Antioxidants 'could be possible treatment for sleep deprivation'

Antioxidant that allows fruit flies to live without sleep could provide possible treatment for sleep deprivation in humans

  • Insects suffered build-up of ROS in their guts when they were sleep-deprived 
  • These flies then died after 20 days, half of their normal 40-day lifespans
  • But if the ROS molecule was broken down the sleep-deprived flies survived 

They may be a household irritant incessantly circling the fruit bowl – but scientists think the humble fruit fly may hold the key to treating sleep deprivation.

When the 0.15-inch insects were denied sleep, a molecule called reactive oxidative species (ROS) began to build-up in their guts, and they all died after 20 days – half their normal adult lives.

To find out if the molecule was having an affect, some sleep-deprived flies were given an antioxidant to clear it away. These individuals lived their full 40-days without a single wink of sleep.

The stunning research could offer a hint on how to treat lack of sleep in humans, which can lead to memory problems, heart disease, obesity and even death. 

‘We believe we’ve identified a central issue that, when eliminated, allows for survival without sleep, at least in fruit flies,’ said study author Dragana Rogulja, assistant professor of neurobiology at Harvard medical school.

The humble fruit fly may hold the key to treating sleep deprivation – which can cause memory problems, heart disease and even death

Flies were gene-edited to stop them sleeping, and then scientists monitored the impacts. (Pictured: Fruit flies inside a net breeding container – stock image)

In the study, published today in the journal Cell, scientists first had to identify what impact sleep deprivation was having on the flies. 

To keep them whirring 24-hours-a-day the flies were genetically engineered to produce a heat-sensitive protein that suppresses sleep, and then housed at above 29C (84F) to ensure they remained constantly active.

After ten days, many of the flies died, and all had died by 20 days, while those that had been allowed to sleep as normal lived for their full lifespans. 

The scientists analysed the flies’ bodies to see what tissues showed responses to long waking hours. 

Although the 0.04-inch brains and other tissues were indistinguishable between sleep-deprived and non-sleep-deprived flies, the scientists revealed gut tissues differed significantly due to an ROS build up.

‘When we did the first experiment, you could immediately tell under the microscope that there was a striking difference (in the gut),’ said scientist Alexandra Vaccaro, also from Harvard.

‘That almost never happens in lab research.’ 

‘We found that sleep-deprived flies were dying at the same pace, every time, and when we looked at markers of cell damage and death, the one tissue that really stood out was the gut.’ 

Previous studies on sleep deprivation have focused on the brain and revealed inconclusive results (stock picture)

What is Reactive oxidative species (ROS)? 

This is a molecule that is naturally produced as a byproduct of the metabolism.

It is highly reactive, and can react with other molecules in a cell causing damage to the cell’s DNA, RNA and even death.

Their levels are often heightened due to environmental stresses such as heat exposure.

In plants, increases in salinity, chilling and nutrient deficiency can all lead to a surge in ROS production.

To find out if ROS was causing a damaging impact and death, scientists set up a second experiment where sleep-deprived flies were given antioxidants as food supplements in order to clear their guts of the suspicious molecule.

They were given 11 supplements which included melatonin, found in many fruits, lipoic acid, which is in vegetables such as broccoli, and NAD, found in mushrooms.

The effects were revolutionary.

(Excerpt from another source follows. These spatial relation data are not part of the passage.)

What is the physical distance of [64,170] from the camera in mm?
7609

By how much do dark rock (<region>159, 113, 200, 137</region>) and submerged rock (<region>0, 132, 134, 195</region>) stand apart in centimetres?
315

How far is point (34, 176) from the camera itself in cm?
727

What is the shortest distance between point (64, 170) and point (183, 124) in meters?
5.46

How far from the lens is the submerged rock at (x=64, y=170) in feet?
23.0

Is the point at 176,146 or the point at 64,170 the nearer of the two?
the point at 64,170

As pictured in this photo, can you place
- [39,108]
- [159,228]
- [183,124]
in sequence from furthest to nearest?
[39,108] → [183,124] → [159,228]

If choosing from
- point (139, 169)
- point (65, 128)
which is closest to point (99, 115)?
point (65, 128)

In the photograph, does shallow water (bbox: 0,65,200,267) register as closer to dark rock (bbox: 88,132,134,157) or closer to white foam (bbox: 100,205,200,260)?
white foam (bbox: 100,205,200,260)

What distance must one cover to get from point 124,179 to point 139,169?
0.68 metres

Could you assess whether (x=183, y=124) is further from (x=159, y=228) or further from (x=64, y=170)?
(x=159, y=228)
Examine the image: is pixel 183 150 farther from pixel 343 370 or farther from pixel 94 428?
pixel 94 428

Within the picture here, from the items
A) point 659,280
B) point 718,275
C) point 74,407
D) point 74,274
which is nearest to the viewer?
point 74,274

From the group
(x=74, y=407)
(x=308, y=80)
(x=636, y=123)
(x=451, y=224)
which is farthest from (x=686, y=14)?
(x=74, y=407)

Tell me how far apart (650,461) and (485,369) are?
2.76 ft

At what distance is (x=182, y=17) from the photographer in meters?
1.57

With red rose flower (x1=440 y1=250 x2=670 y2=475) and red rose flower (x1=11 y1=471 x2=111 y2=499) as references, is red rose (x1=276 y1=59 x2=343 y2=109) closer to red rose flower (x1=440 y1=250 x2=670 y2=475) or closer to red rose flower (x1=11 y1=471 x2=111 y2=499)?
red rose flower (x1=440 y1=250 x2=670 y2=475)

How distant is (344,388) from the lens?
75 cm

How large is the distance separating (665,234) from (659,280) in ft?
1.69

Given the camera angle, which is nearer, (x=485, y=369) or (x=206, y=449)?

The sleep-deprived flies went on to live normal lives, while the control group did not have their life spans extended.

To further test the effects of antioxidants, a separate group of flies was gene-edited to overproduce an antioxidant enzyme in their guts that would break down ROS.

When these and a control group were sleep-deprived, scientists found that they lived normal lives while sleep-deprived flies quickly died. 

‘Surprisingly, we found that premature death could be prevented,’ said Rogulja.

‘Each morning, we would all gather around to look at the flies, with disbelief to be honest. What we saw is that every time we could neutralise ROS in the gut, we could rescue the flies.’

It is unclear why ROS triggered changes in fruit flies, but its concentrations do appear to creep up in other animals when they are sleep deprived.

Tests on mice also showed they had elevated levels of ROS in their small and large intestine after losing several hours of sleep. Fruit flies were considered comparable to humans because they have many similar genes. 

Scientists at Harvard Medical School carried out the study. They are now working to identify how the molecule ROS builds up in the gut

Sleep’s role in the lifecycle has long baffled scientists – although it is undertaken by almost every known animal. 

Previous research on sleep deprivation has been focused on the brain without conclusive results, but these results suggest scientists may have been looking in the wrong place. 

The team is now working to identify the biological processes that lead ROS to build up in the gut, and what damaging effects it may have on the body.